The Corpus: EuroCoAT (the European Corpus of Academic Talk)
EuroCoAT NOW AVAILABLE ONLINE!!
The research team is happy to announce that interested researchers may now access the 58,834-word corpus of office hours’ consultations carried out in English at five different universities in Europe. The transcripts may be downloaded as PDF, XML or txt. Contact us to register!
HOW TO CITE THE CORPUS (EuroCoAT: the European Corpus of Academic Talk)
Recommended citation for EuroCoAT:
MacArthur, F.; Alejo, R.; Piquer-Piriz, A.; Amador-Moreno, C.; Littlemore, J.; Ädel, A.; Krennmayr, T.; Vaughn, E. (2014) EuroCoAT. The European Corpus of Academic Talk. http://www.eurocoat.es.
GENERAL INFORMATION ABOUT THE CORPUS
Each of the 27 transcripts is accompanied by a document (“Contextual Information”).
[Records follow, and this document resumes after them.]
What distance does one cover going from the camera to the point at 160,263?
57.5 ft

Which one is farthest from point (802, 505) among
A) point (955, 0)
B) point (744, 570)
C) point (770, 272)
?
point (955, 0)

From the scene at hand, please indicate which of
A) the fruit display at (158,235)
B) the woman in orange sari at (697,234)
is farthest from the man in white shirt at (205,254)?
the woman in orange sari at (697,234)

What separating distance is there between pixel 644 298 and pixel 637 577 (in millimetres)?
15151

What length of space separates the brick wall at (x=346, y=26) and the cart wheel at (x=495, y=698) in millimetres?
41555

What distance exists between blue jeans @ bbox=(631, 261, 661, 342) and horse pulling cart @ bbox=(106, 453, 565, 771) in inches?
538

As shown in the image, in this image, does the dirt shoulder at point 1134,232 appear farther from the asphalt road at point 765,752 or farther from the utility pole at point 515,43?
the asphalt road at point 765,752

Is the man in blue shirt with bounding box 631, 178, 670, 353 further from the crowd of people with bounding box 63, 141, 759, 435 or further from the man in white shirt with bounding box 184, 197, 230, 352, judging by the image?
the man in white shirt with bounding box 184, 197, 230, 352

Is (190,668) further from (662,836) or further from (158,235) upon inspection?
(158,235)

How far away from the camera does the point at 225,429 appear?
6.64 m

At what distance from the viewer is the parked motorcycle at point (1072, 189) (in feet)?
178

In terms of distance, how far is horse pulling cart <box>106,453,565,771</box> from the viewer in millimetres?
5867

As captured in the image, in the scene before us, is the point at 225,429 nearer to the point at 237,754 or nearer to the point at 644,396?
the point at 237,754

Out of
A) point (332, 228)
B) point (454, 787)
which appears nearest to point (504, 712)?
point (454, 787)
In each, the following information is provided:
1. Participants' background information (Lecturers & Students)
2. Topics covered
3. On-stage effect
4. Positioning of participants
5. General observations
The system of transcription used in the current project is based on the following systems developed by researchers at the Vienna-Oxford International Corpus of English (VOICE):
- VOICE Project. 2007. "Mark-up conventions". VOICE Transcription Conventions [2.1]. http://www.univie.ac.at/voice/documents/VOICE_mark-up_conventions_v2-1.pdf (date of last access 04/06/2013).
- VOICE Project. 2007. "Spelling conventions". VOICE Transcription Conventions [2.1]. http://www.univie.ac.at/voice/documents/VOICE_spelling_conventions_v2-1.pdf (date of last access 04/06/2013).
However, there are some differences between the transcription and annotation systems used in VOICE and in EuroCOAT. Further details are explained in the following document:
SPELLING AND MARK-UP CONVENTIONS
The specific details on the spelling and mark-up conventions used in the transcripts can be found by clicking on the following links (or at the bottom of the section):
- The transcripts of the office hours’ consultations are organized in four columns, which record (from left to right) (1) the speech entry number (which does not necessarily correspond to a turn at talk, as in VOICE); (2) speaker identification (either the initials of the participants’ pseudonyms or R for ‘researcher’); (3) transcribed speech (4) time stamp (every 30 seconds) and word/fragment of speech at which it occurs.